A local trace formula for $p$-adic infinitesimal symmetric spaces: the case of Guo-Jacquet

TL;DR

This paper develops an invariant local trace formula for the tangent space of symmetric spaces over non-archimedean fields, advancing the understanding of Guo-Jacquet trace formulae and related orbital integrals.

Contribution

It introduces a new invariant local trace formula for symmetric spaces, extending previous work and providing tools for comparing semi-simple terms in trace formulas.

Findings

Established an invariant local trace formula for symmetric spaces.

Derived a noninvariant local trace formula and proved Howe's finiteness.
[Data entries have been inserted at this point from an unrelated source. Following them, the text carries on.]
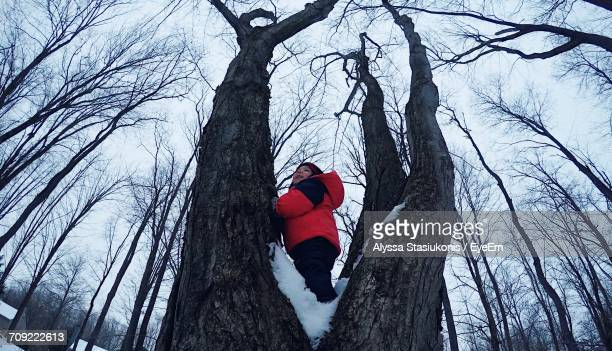 Low Angle View Of Boy Playing On Bare Tree During Winter
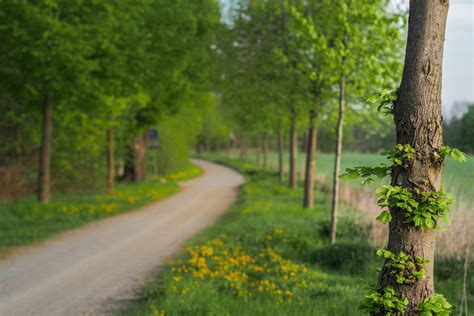 nature close  tree leaves green flower flowers track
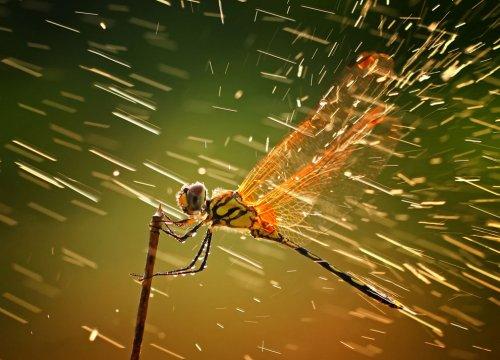 Фото - победители конкурса National Geographic Photo Contest 2011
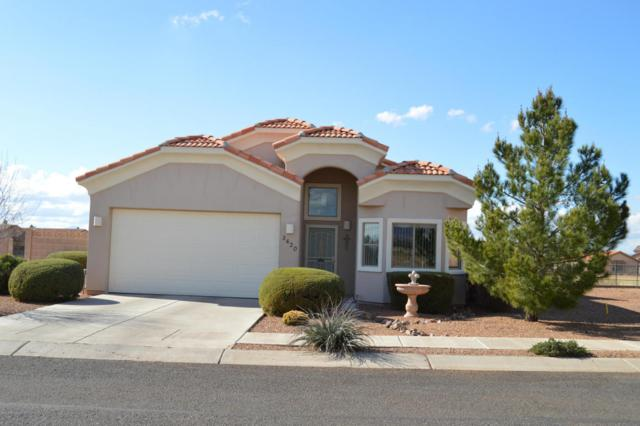 3420 Camino Del Rancho, Douglas, AZ 85607 (MLS #161649) :: Service First Realty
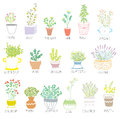 Herbs and spices set in pots with flowers illustration Royalty Free Stock Photography
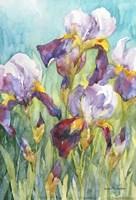 Iris Blue Skies Fine Art Print
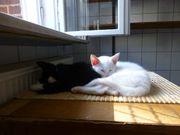 11 kuschelige kätzchen katzenkinder mobil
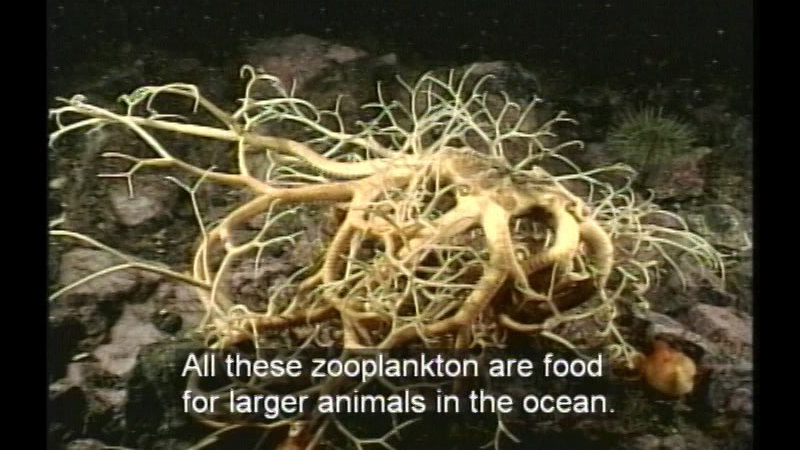 Animal on the ocean floor with branch like tangled limbs. Caption: All these zooplankton are food for larger animals in the ocean.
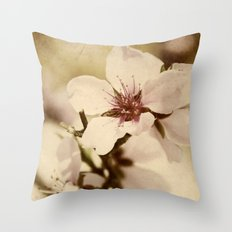 Apricot Bloom Throw Pillow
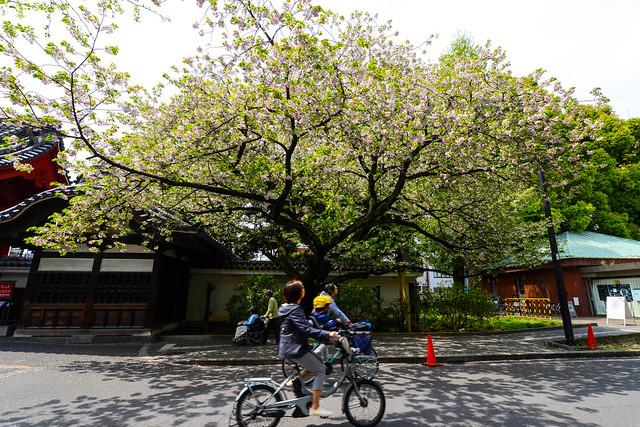 Photo:東京大學 赤門 By Jackal.M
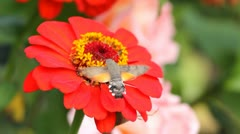 Stock Video Footage of Restless butterfly with fast wings feeding from a red flower while flying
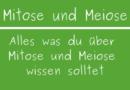 Mitose und Meiose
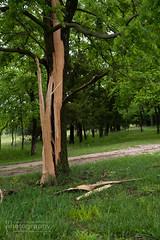 DSC_8206 (Michael Fienen) Tags: country lightning lightningstrike tree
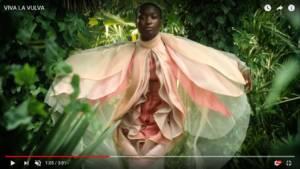 Eina per una comunicació no sexista (Observatori de les Dones en els mitjans de comunicació): Viva la vulva 11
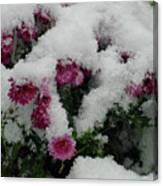 Snowy Chrysanthemums Canvas Print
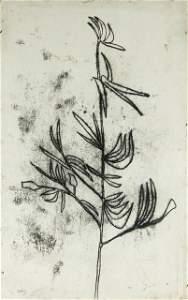 146: NOLAN, Sid (1917-1992)  Botanical Subject.  Signed
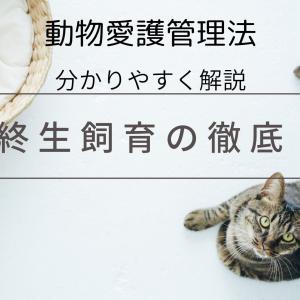 猫を飼う前に確認すべきこと~動物愛護管理法~終生飼育の徹底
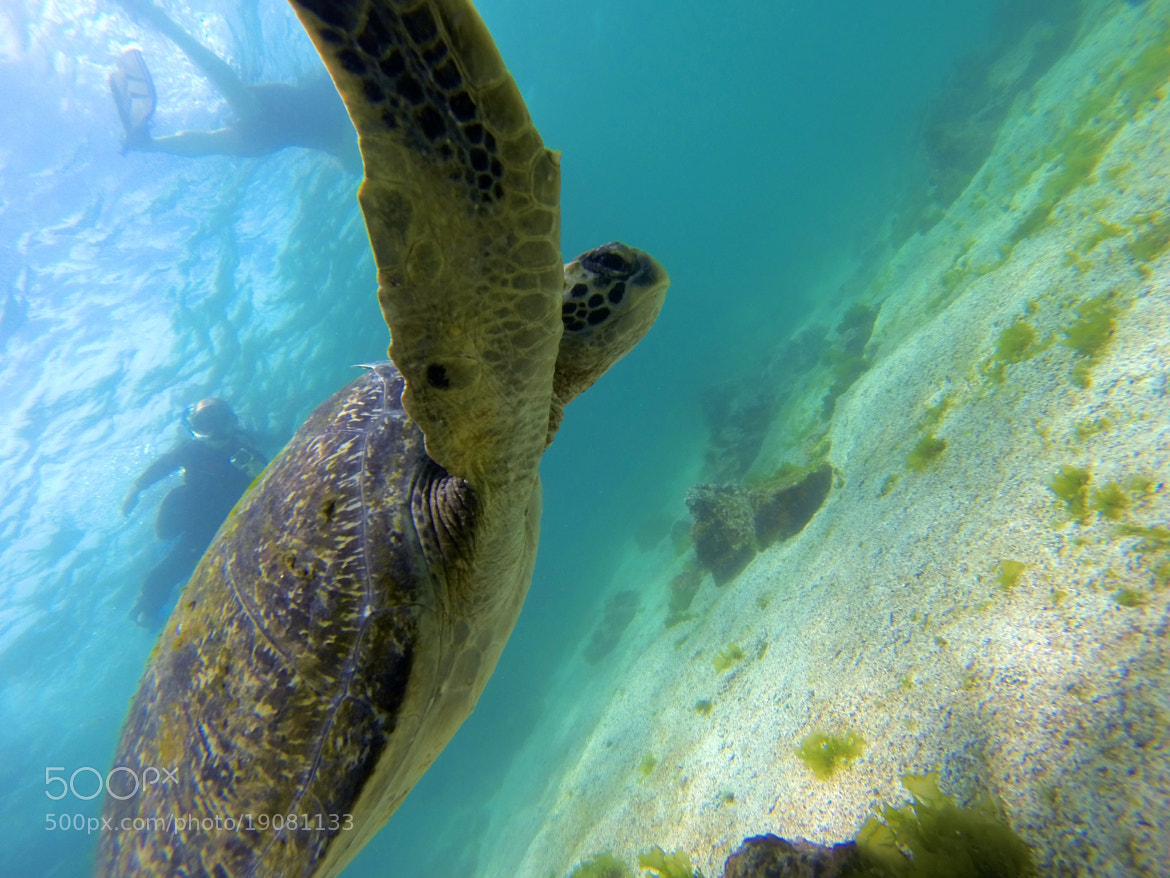 Photograph Swimming with Turtles by Matt Sellars on 500px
Showed the representability of Fourier transforms of weighted orbital integrals.

Abstract

We establish an invariant local trace formula for the tangent space of some symmetric spaces over a non-archimedean local field of characteristic zero. These symmetric spaces are studied in Guo-Jacquet trace formulae and our methods are inspired by works of Waldspurger and Arthur. Some other results are given during the proof including a noninvariant local trace formula, Howe's finiteness for weighted orbital integrals and the representability of the Fourier transform of weighted orbital integrals. These local results are prepared for the comparison of regular semi-simple terms, which are weighted orbital integrals, of an infinitesimal variant of Guo-Jacquet trace formulae.